:: EXERCISES ::
a. Answer these from the piece on the new Trevi Fountain entrance fee:
(i) How much does the ticket cost?
(ii) Over how many years has the fountain been disrespected?
(iii) Who is on hand alongside security?
b. Set down word for word the passage of the Trevi Fountain fee piece that opens with the words containing "The ones you" and closes with "vanity and vandalism.".
c. Carry the piece on the Trevi Fountain entrance fee forward, starting right after its last sentence.

*** Opening of TEXT PROVIDED ***

Save those coins...
The ones you planned to throw into the Trevi Fountain. You’ll need them to buy the ticket to see it.
Two Euros—that’s the price tag Rome has now made for visitors to get close to the Trevi Fountain.
Rome has had enough—Over the last 20 years—The Trevi Fountain has been disrespected, cheapened, defiled. Too many visitors. Too large were the crowds. Too many acts of vanity and vandalism.
Partitions are now be in place. A ticket counter is up and running. Staff are on hand alongside security. You can’t get in without a ticket. After you pay an entrance fee, you will get just enough time to ponder the artwork, throw a coin or two into the fountain pool, take a few photos, and then move on. Get going. Go on your way. Give others a turn.

*** Close of TEXT PROVIDED ***
*** Opening of GIVEN INFORMATION ***

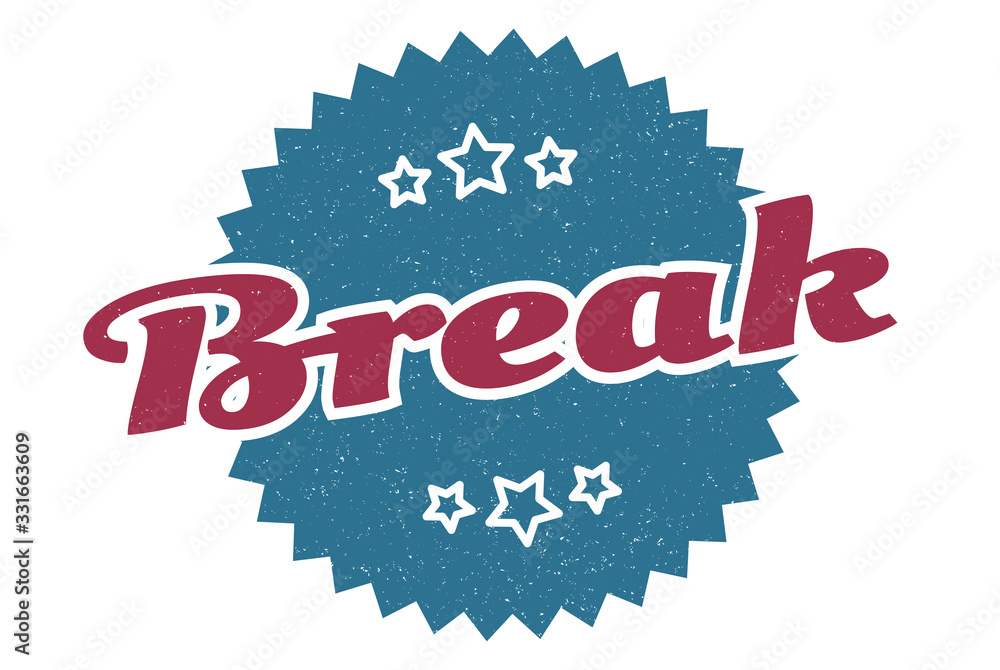 break sign. break round vintage retro label. break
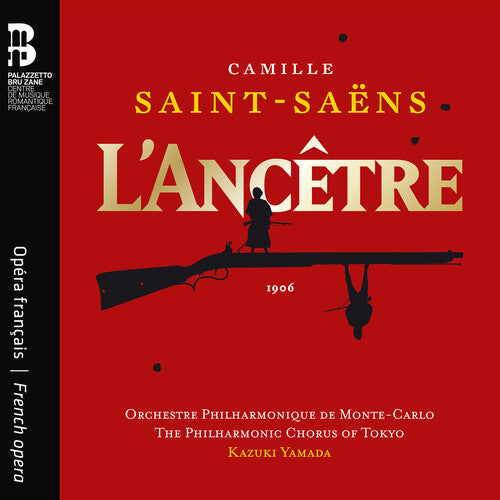Orchestre Philharmonique de Monte-Carlo - Camille Saint-Saens: L'Ancetre CD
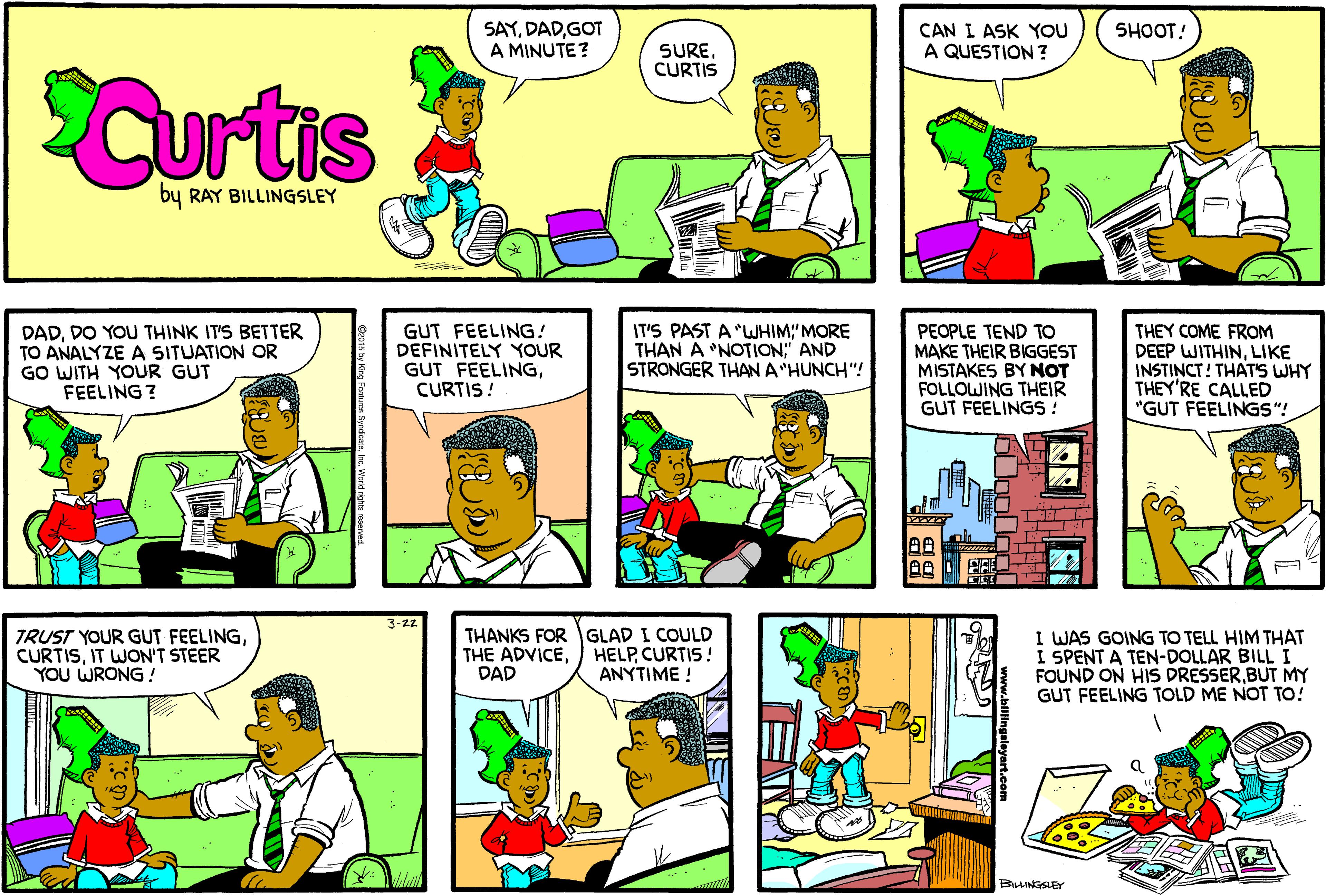 Fiction OCR: SAYGOT A MINUTE? SHOOT! SURECURTIS CAN I ASK YOU A QUESTION ? SCurtis by RAY BILLINGSLEY DADDO YOU THINK IT'S BETTER TO ANALYZE A SITUATION OR GO WITH YOUR GUT FEELING ? GUT FEELING! DEFINITELY YOUR GUT FEELINGCURTIS! IT'S PAST A "WHIM"MORE THAN A NOTION" AND STRONGER THAN A "HUNCH"! PEOPLE TEND TO MAKE THEIR BIGGEST MISTAKES BY NOT FOLLOWING THEIR GUT FEELINGS ! THEY COME FROM DEEP WITHINLIKE INSTINCT! THAT'S WHY THEY'RE CALLED "GUT FEELINGS"! T 3-22 TRUST YOUR GUT FEELINGIT WON'T STEER YOU WRONG ! THANKS FORGLAD I COULD THE ADVICEDAD I WAS GOING TO TELL HIM THAT I SPENT A TEN-DOLLAR BILL I FOUND ON HIS DRESSERBUT MY GUT FEELING TOLD ME NOT TO! HELPCURTIS! ANYTIME ! BILLINGSLEY w.billingslayan SAYGOT A MINUTE? SHOOT! SURECURTIS CAN I ASK YOU A QUESTION ? SCurtis by RAY BILLINGSLEY DADDO YOU THINK IT'S BETTER TO ANALYZE A SITUATION OR GO WITH YOUR GUT FEELING ? GUT FEELING! DEFINITELY YOUR GUT FEELINGCURTIS! IT'S PAST A "WHIM"MORE THAN A NOTION" AND STRONGER THAN A "HUNCH"! PEOPLE TEND TO MAKE THEIR BIGGEST MISTAKES BY NOT FOLLOWING THEIR GUT FEELINGS ! THEY COME FROM DEEP WITHINLIKE INSTINCT! THAT'S WHY THEY'RE CALLED "GUT FEELINGS"! T 3-22 TRUST YOUR GUT FEELINGIT WON'T STEER YOU WRONG ! THANKS FORGLAD I COULD THE ADVICEDAD I WAS GOING TO TELL HIM THAT I SPENT A TEN-DOLLAR BILL I FOUND ON HIS DRESSERBUT MY GUT FEELING TOLD ME NOT TO! HELPCURTIS! ANYTIME ! BILLINGSLEY w.billingslayan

*** Close of GIVEN INFORMATION ***

:: ANSWERS FOR THIS EXERCISE ::
a.
(i) Two Euros.
(ii) 20 years.
(iii) Staff.

b.
The ones you planned to throw into the Trevi Fountain. You’ll need them to buy the ticket to see it.
Two Euros—that’s the price tag Rome has now made for visitors to get close to the Trevi Fountain.
Rome has had enough—Over the last 20 years—The Trevi Fountain has been disrespected, cheapened, defiled. Too many visitors. Too large were the crowds. Too many acts of vanity and vandalism.

c.
Flowing red: Food dye degrades the Trevi Fountain in 2007 and 2017
The pool of the Trevi Fountain can no longer be a place where 20-somethings can trespass and trounce the tepid waters reminiscent of the film, La Dolce Vita. The city wants to put a stop to any and all people who use the Trevi as clickbait or, worse, and more destructive, as a symbol of social protest.
Acts of vandalism and defilement increased over the last two decades. The Trevi became victimized when in:
1. October 19, 2007 – Italian activist Graziano Cecchini poured red dye into the Trevi Fountain, turning the water red. This was widely reported as an act of vandalism/protest.
2. October 26, 2017 – Cecchini repeated the stunt, again coloring the water red.
3. May 21, 2023 – Climate activists from the group Ultima Generazione dumped charcoal into the fountain, turning the water black as part of a protest related to climate change.
4. June 2024 – A tourist climbed over protective barriers and onto the fountain — an act that is widely described as vandalism or disrespectful intrusion (though not permanent damage).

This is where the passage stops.